== Stated exercise A ==
Which rows below contain the word "instances"? Pick out each of them and copy it in full.

== Selected text ==
==============================

Specifications are typically used to describe a format for a document. For example, the XML Paper Specification (XPS) describes the XPS document format. An XPS document is a paginated representation of electronic paper described in an XML-based format. Documents based on such document specifications are often encapsulated into a container, or package to organize data into files for comprehensive document management. Such packages are typically based on packaging conventions that describe the technique for packaging documents and related information in a file format, describing metadata, parts (e.g., markup and binary resources), relationships between parts, etc. An exemplary such package convention is Open Packaging Specification Convention (OPC). Various applications use such packages to exchange, display, print, package content (e.g., documents, resources, etc.). To produce expected results, these applications rely not only on package conformance to a package specification, but also rely on document conformance to a document specification.
To determine conformance of a package and encapsulated document information, a user typically needs to manually verify that the package and document information conform to the corresponding specifications. However, document and package specifications are generally very large and complex, typically including extensive and detailed descriptions of abstract representations of each object's characteristics and relationship to other objects. As a result, determining conformance of a package and associated document content with corresponding package and document specifications is generally very time consuming, labor intensive, and prone to human error.
This summary is provided to introduce a selection of concepts in a simplified form that are further described below in the detailed description. This summary is not intended to identify key features or essential features of the claimed subject matter, nor is it intended to be used as an aid in determining the scope of the claimed subject matter.
Systems and methods for automatic package conformance validation are described. A package is a logical entity that specifies multiple datastreams for use by an application to render pages and resources associated with one or more documents. In one aspect the systems and methods automatically validate conformance of the package in view of one or more package and document specifications. The specification(s) identify sets of criteria that delineate structural and markup conformance for the package and fixed payload(s) that specify the document(s), resources, etc. The systems and methods validate package and fixed payload(s), and notify a user of whether the package, documents, and/or associated resources passed or failed respective ones of the conformance criteria.
In the figures, the left-most digit of a component reference number identifies the particular Figure in which the component first appears.

==============================

== Stated exercise B ==
Can you output, word for word, the portion of the package conformance text above that runs between "Systems and methods for" and "the conformance criteria.", inclusive?

==============================

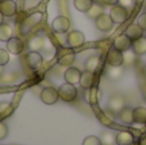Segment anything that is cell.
Returning <instances> with one entry per match:
<instances>
[{"instance_id":"obj_1","label":"cell","mask_w":146,"mask_h":145,"mask_svg":"<svg viewBox=\"0 0 146 145\" xmlns=\"http://www.w3.org/2000/svg\"><path fill=\"white\" fill-rule=\"evenodd\" d=\"M58 91H59V98L67 103H71L73 100H76V98H77V89H76L74 85L69 84V82L60 85Z\"/></svg>"},{"instance_id":"obj_2","label":"cell","mask_w":146,"mask_h":145,"mask_svg":"<svg viewBox=\"0 0 146 145\" xmlns=\"http://www.w3.org/2000/svg\"><path fill=\"white\" fill-rule=\"evenodd\" d=\"M111 17V19L114 21V23H118V25H121V23H124L127 21V18H128V9L127 8H124L123 5L121 4H115L111 7L110 9V14H109Z\"/></svg>"},{"instance_id":"obj_3","label":"cell","mask_w":146,"mask_h":145,"mask_svg":"<svg viewBox=\"0 0 146 145\" xmlns=\"http://www.w3.org/2000/svg\"><path fill=\"white\" fill-rule=\"evenodd\" d=\"M106 63L110 67H121L122 64H124L123 51L115 49L114 46L111 49H109L108 54H106Z\"/></svg>"},{"instance_id":"obj_4","label":"cell","mask_w":146,"mask_h":145,"mask_svg":"<svg viewBox=\"0 0 146 145\" xmlns=\"http://www.w3.org/2000/svg\"><path fill=\"white\" fill-rule=\"evenodd\" d=\"M40 98H41V100H42L45 104L53 105L59 100V91L53 86L45 87V89H42V91H41Z\"/></svg>"},{"instance_id":"obj_5","label":"cell","mask_w":146,"mask_h":145,"mask_svg":"<svg viewBox=\"0 0 146 145\" xmlns=\"http://www.w3.org/2000/svg\"><path fill=\"white\" fill-rule=\"evenodd\" d=\"M51 27H53L55 33H67L69 31V27H71V22H69V19L67 17L59 15L53 21Z\"/></svg>"},{"instance_id":"obj_6","label":"cell","mask_w":146,"mask_h":145,"mask_svg":"<svg viewBox=\"0 0 146 145\" xmlns=\"http://www.w3.org/2000/svg\"><path fill=\"white\" fill-rule=\"evenodd\" d=\"M95 23H96L98 30L103 31V32H108V31H110L114 26V21L111 19L110 15L105 14V13H103L101 15H99V17L95 19Z\"/></svg>"},{"instance_id":"obj_7","label":"cell","mask_w":146,"mask_h":145,"mask_svg":"<svg viewBox=\"0 0 146 145\" xmlns=\"http://www.w3.org/2000/svg\"><path fill=\"white\" fill-rule=\"evenodd\" d=\"M67 43L71 48H78V46L83 45L85 44V35H83L81 31H71V32L67 35Z\"/></svg>"},{"instance_id":"obj_8","label":"cell","mask_w":146,"mask_h":145,"mask_svg":"<svg viewBox=\"0 0 146 145\" xmlns=\"http://www.w3.org/2000/svg\"><path fill=\"white\" fill-rule=\"evenodd\" d=\"M126 107V100L122 95H113L108 102V109L113 113H118Z\"/></svg>"},{"instance_id":"obj_9","label":"cell","mask_w":146,"mask_h":145,"mask_svg":"<svg viewBox=\"0 0 146 145\" xmlns=\"http://www.w3.org/2000/svg\"><path fill=\"white\" fill-rule=\"evenodd\" d=\"M113 46L115 49H118V50H121V51L124 53V51L129 50V49L132 48V40L126 35V33H123V35L118 36V37L114 40Z\"/></svg>"},{"instance_id":"obj_10","label":"cell","mask_w":146,"mask_h":145,"mask_svg":"<svg viewBox=\"0 0 146 145\" xmlns=\"http://www.w3.org/2000/svg\"><path fill=\"white\" fill-rule=\"evenodd\" d=\"M42 62H44L42 55H41L40 53H37V51H30V53L26 55V63L32 69H36V68H38V67H41Z\"/></svg>"},{"instance_id":"obj_11","label":"cell","mask_w":146,"mask_h":145,"mask_svg":"<svg viewBox=\"0 0 146 145\" xmlns=\"http://www.w3.org/2000/svg\"><path fill=\"white\" fill-rule=\"evenodd\" d=\"M23 48H25L23 41L19 37H12L9 41H7V50L10 54L18 55V54H21L23 51Z\"/></svg>"},{"instance_id":"obj_12","label":"cell","mask_w":146,"mask_h":145,"mask_svg":"<svg viewBox=\"0 0 146 145\" xmlns=\"http://www.w3.org/2000/svg\"><path fill=\"white\" fill-rule=\"evenodd\" d=\"M81 74H82V72L78 68H76V67H68V69L64 72V80H66V82H69L72 85L80 84Z\"/></svg>"},{"instance_id":"obj_13","label":"cell","mask_w":146,"mask_h":145,"mask_svg":"<svg viewBox=\"0 0 146 145\" xmlns=\"http://www.w3.org/2000/svg\"><path fill=\"white\" fill-rule=\"evenodd\" d=\"M0 12L4 17H13L17 13V4L13 0H3L0 3Z\"/></svg>"},{"instance_id":"obj_14","label":"cell","mask_w":146,"mask_h":145,"mask_svg":"<svg viewBox=\"0 0 146 145\" xmlns=\"http://www.w3.org/2000/svg\"><path fill=\"white\" fill-rule=\"evenodd\" d=\"M96 81V76H95V72H91L86 69L85 72H82L81 74V80H80V85L83 87V89H90L95 85Z\"/></svg>"},{"instance_id":"obj_15","label":"cell","mask_w":146,"mask_h":145,"mask_svg":"<svg viewBox=\"0 0 146 145\" xmlns=\"http://www.w3.org/2000/svg\"><path fill=\"white\" fill-rule=\"evenodd\" d=\"M118 118L122 123H124V125H132V123L135 122V120H133V108L124 107L123 109L118 112Z\"/></svg>"},{"instance_id":"obj_16","label":"cell","mask_w":146,"mask_h":145,"mask_svg":"<svg viewBox=\"0 0 146 145\" xmlns=\"http://www.w3.org/2000/svg\"><path fill=\"white\" fill-rule=\"evenodd\" d=\"M76 61V54L72 50H63L58 58V63L63 67H71Z\"/></svg>"},{"instance_id":"obj_17","label":"cell","mask_w":146,"mask_h":145,"mask_svg":"<svg viewBox=\"0 0 146 145\" xmlns=\"http://www.w3.org/2000/svg\"><path fill=\"white\" fill-rule=\"evenodd\" d=\"M144 32L145 31L140 27L139 23H132V25H129L128 27H127V30L124 33H126L132 41H135V40H137V39L142 37V36H144Z\"/></svg>"},{"instance_id":"obj_18","label":"cell","mask_w":146,"mask_h":145,"mask_svg":"<svg viewBox=\"0 0 146 145\" xmlns=\"http://www.w3.org/2000/svg\"><path fill=\"white\" fill-rule=\"evenodd\" d=\"M135 141V138L129 131H121L115 135L117 145H132Z\"/></svg>"},{"instance_id":"obj_19","label":"cell","mask_w":146,"mask_h":145,"mask_svg":"<svg viewBox=\"0 0 146 145\" xmlns=\"http://www.w3.org/2000/svg\"><path fill=\"white\" fill-rule=\"evenodd\" d=\"M85 98H86V100H87V103H90V104H96V103H99V100L101 99V91L98 87L92 86V87H90V89H86Z\"/></svg>"},{"instance_id":"obj_20","label":"cell","mask_w":146,"mask_h":145,"mask_svg":"<svg viewBox=\"0 0 146 145\" xmlns=\"http://www.w3.org/2000/svg\"><path fill=\"white\" fill-rule=\"evenodd\" d=\"M132 50L136 55H145L146 54V37H140L137 40L132 41Z\"/></svg>"},{"instance_id":"obj_21","label":"cell","mask_w":146,"mask_h":145,"mask_svg":"<svg viewBox=\"0 0 146 145\" xmlns=\"http://www.w3.org/2000/svg\"><path fill=\"white\" fill-rule=\"evenodd\" d=\"M85 67L87 71L96 72L99 69V67H100V57H98V55L88 57L86 63H85Z\"/></svg>"},{"instance_id":"obj_22","label":"cell","mask_w":146,"mask_h":145,"mask_svg":"<svg viewBox=\"0 0 146 145\" xmlns=\"http://www.w3.org/2000/svg\"><path fill=\"white\" fill-rule=\"evenodd\" d=\"M13 37V28L12 26L3 23L0 25V40L1 41H9Z\"/></svg>"},{"instance_id":"obj_23","label":"cell","mask_w":146,"mask_h":145,"mask_svg":"<svg viewBox=\"0 0 146 145\" xmlns=\"http://www.w3.org/2000/svg\"><path fill=\"white\" fill-rule=\"evenodd\" d=\"M133 120L137 123H146V108L145 107H137L133 109Z\"/></svg>"},{"instance_id":"obj_24","label":"cell","mask_w":146,"mask_h":145,"mask_svg":"<svg viewBox=\"0 0 146 145\" xmlns=\"http://www.w3.org/2000/svg\"><path fill=\"white\" fill-rule=\"evenodd\" d=\"M44 44H45V41H44V39L41 37V36H33V37L28 41V48L32 51H37L44 48Z\"/></svg>"},{"instance_id":"obj_25","label":"cell","mask_w":146,"mask_h":145,"mask_svg":"<svg viewBox=\"0 0 146 145\" xmlns=\"http://www.w3.org/2000/svg\"><path fill=\"white\" fill-rule=\"evenodd\" d=\"M103 13H104L103 7H101L100 4H98V3H94L92 7L86 12V14H87V17L91 18V19H96V18H98L99 15H101Z\"/></svg>"},{"instance_id":"obj_26","label":"cell","mask_w":146,"mask_h":145,"mask_svg":"<svg viewBox=\"0 0 146 145\" xmlns=\"http://www.w3.org/2000/svg\"><path fill=\"white\" fill-rule=\"evenodd\" d=\"M73 4H74V8L77 10L86 13L91 7H92L94 0H74V1H73Z\"/></svg>"},{"instance_id":"obj_27","label":"cell","mask_w":146,"mask_h":145,"mask_svg":"<svg viewBox=\"0 0 146 145\" xmlns=\"http://www.w3.org/2000/svg\"><path fill=\"white\" fill-rule=\"evenodd\" d=\"M101 144L103 145H114L115 143V135H114L111 131H105V132L101 134Z\"/></svg>"},{"instance_id":"obj_28","label":"cell","mask_w":146,"mask_h":145,"mask_svg":"<svg viewBox=\"0 0 146 145\" xmlns=\"http://www.w3.org/2000/svg\"><path fill=\"white\" fill-rule=\"evenodd\" d=\"M108 76L110 77L111 80H117L122 76V69L121 67H110L108 69Z\"/></svg>"},{"instance_id":"obj_29","label":"cell","mask_w":146,"mask_h":145,"mask_svg":"<svg viewBox=\"0 0 146 145\" xmlns=\"http://www.w3.org/2000/svg\"><path fill=\"white\" fill-rule=\"evenodd\" d=\"M123 55H124V63H126L127 66H131V64L135 62V58H136V54H135L133 50L132 51H129V50L124 51Z\"/></svg>"},{"instance_id":"obj_30","label":"cell","mask_w":146,"mask_h":145,"mask_svg":"<svg viewBox=\"0 0 146 145\" xmlns=\"http://www.w3.org/2000/svg\"><path fill=\"white\" fill-rule=\"evenodd\" d=\"M82 145H103V144H101L100 138H98V136H87L83 140Z\"/></svg>"},{"instance_id":"obj_31","label":"cell","mask_w":146,"mask_h":145,"mask_svg":"<svg viewBox=\"0 0 146 145\" xmlns=\"http://www.w3.org/2000/svg\"><path fill=\"white\" fill-rule=\"evenodd\" d=\"M9 51L5 49H0V66H5L9 62Z\"/></svg>"},{"instance_id":"obj_32","label":"cell","mask_w":146,"mask_h":145,"mask_svg":"<svg viewBox=\"0 0 146 145\" xmlns=\"http://www.w3.org/2000/svg\"><path fill=\"white\" fill-rule=\"evenodd\" d=\"M8 135V126L4 122H0V140L5 139Z\"/></svg>"},{"instance_id":"obj_33","label":"cell","mask_w":146,"mask_h":145,"mask_svg":"<svg viewBox=\"0 0 146 145\" xmlns=\"http://www.w3.org/2000/svg\"><path fill=\"white\" fill-rule=\"evenodd\" d=\"M10 109V104L8 102H1L0 103V114H4V113L9 112Z\"/></svg>"},{"instance_id":"obj_34","label":"cell","mask_w":146,"mask_h":145,"mask_svg":"<svg viewBox=\"0 0 146 145\" xmlns=\"http://www.w3.org/2000/svg\"><path fill=\"white\" fill-rule=\"evenodd\" d=\"M137 23L140 25V27H141L142 30L146 31V13H144V14L139 18V22H137Z\"/></svg>"},{"instance_id":"obj_35","label":"cell","mask_w":146,"mask_h":145,"mask_svg":"<svg viewBox=\"0 0 146 145\" xmlns=\"http://www.w3.org/2000/svg\"><path fill=\"white\" fill-rule=\"evenodd\" d=\"M118 4L123 5L124 8H127V9H128V8H131L132 5L135 4V0H119Z\"/></svg>"},{"instance_id":"obj_36","label":"cell","mask_w":146,"mask_h":145,"mask_svg":"<svg viewBox=\"0 0 146 145\" xmlns=\"http://www.w3.org/2000/svg\"><path fill=\"white\" fill-rule=\"evenodd\" d=\"M118 1H119V0H103V3H104V4L109 5V7H113V5L118 4Z\"/></svg>"},{"instance_id":"obj_37","label":"cell","mask_w":146,"mask_h":145,"mask_svg":"<svg viewBox=\"0 0 146 145\" xmlns=\"http://www.w3.org/2000/svg\"><path fill=\"white\" fill-rule=\"evenodd\" d=\"M3 23H4V14L0 12V25H3Z\"/></svg>"},{"instance_id":"obj_38","label":"cell","mask_w":146,"mask_h":145,"mask_svg":"<svg viewBox=\"0 0 146 145\" xmlns=\"http://www.w3.org/2000/svg\"><path fill=\"white\" fill-rule=\"evenodd\" d=\"M1 72H3V66H0V74H1Z\"/></svg>"},{"instance_id":"obj_39","label":"cell","mask_w":146,"mask_h":145,"mask_svg":"<svg viewBox=\"0 0 146 145\" xmlns=\"http://www.w3.org/2000/svg\"><path fill=\"white\" fill-rule=\"evenodd\" d=\"M145 72H146V68H145Z\"/></svg>"}]
</instances>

==============================

== Expected output A ==
Returning <instances> with one entry per match:
<instances>
</instances>

== Expected output B ==
Systems and methods for automatic package conformance validation are described. A package is a logical entity that specifies multiple datastreams for use by an application to render pages and resources associated with one or more documents. In one aspect the systems and methods automatically validate conformance of the package in view of one or more package and document specifications. The specification(s) identify sets of criteria that delineate structural and markup conformance for the package and fixed payload(s) that specify the document(s), resources, etc. The systems and methods validate package and fixed payload(s), and notify a user of whether the package, documents, and/or associated resources passed or failed respective ones of the conformance criteria.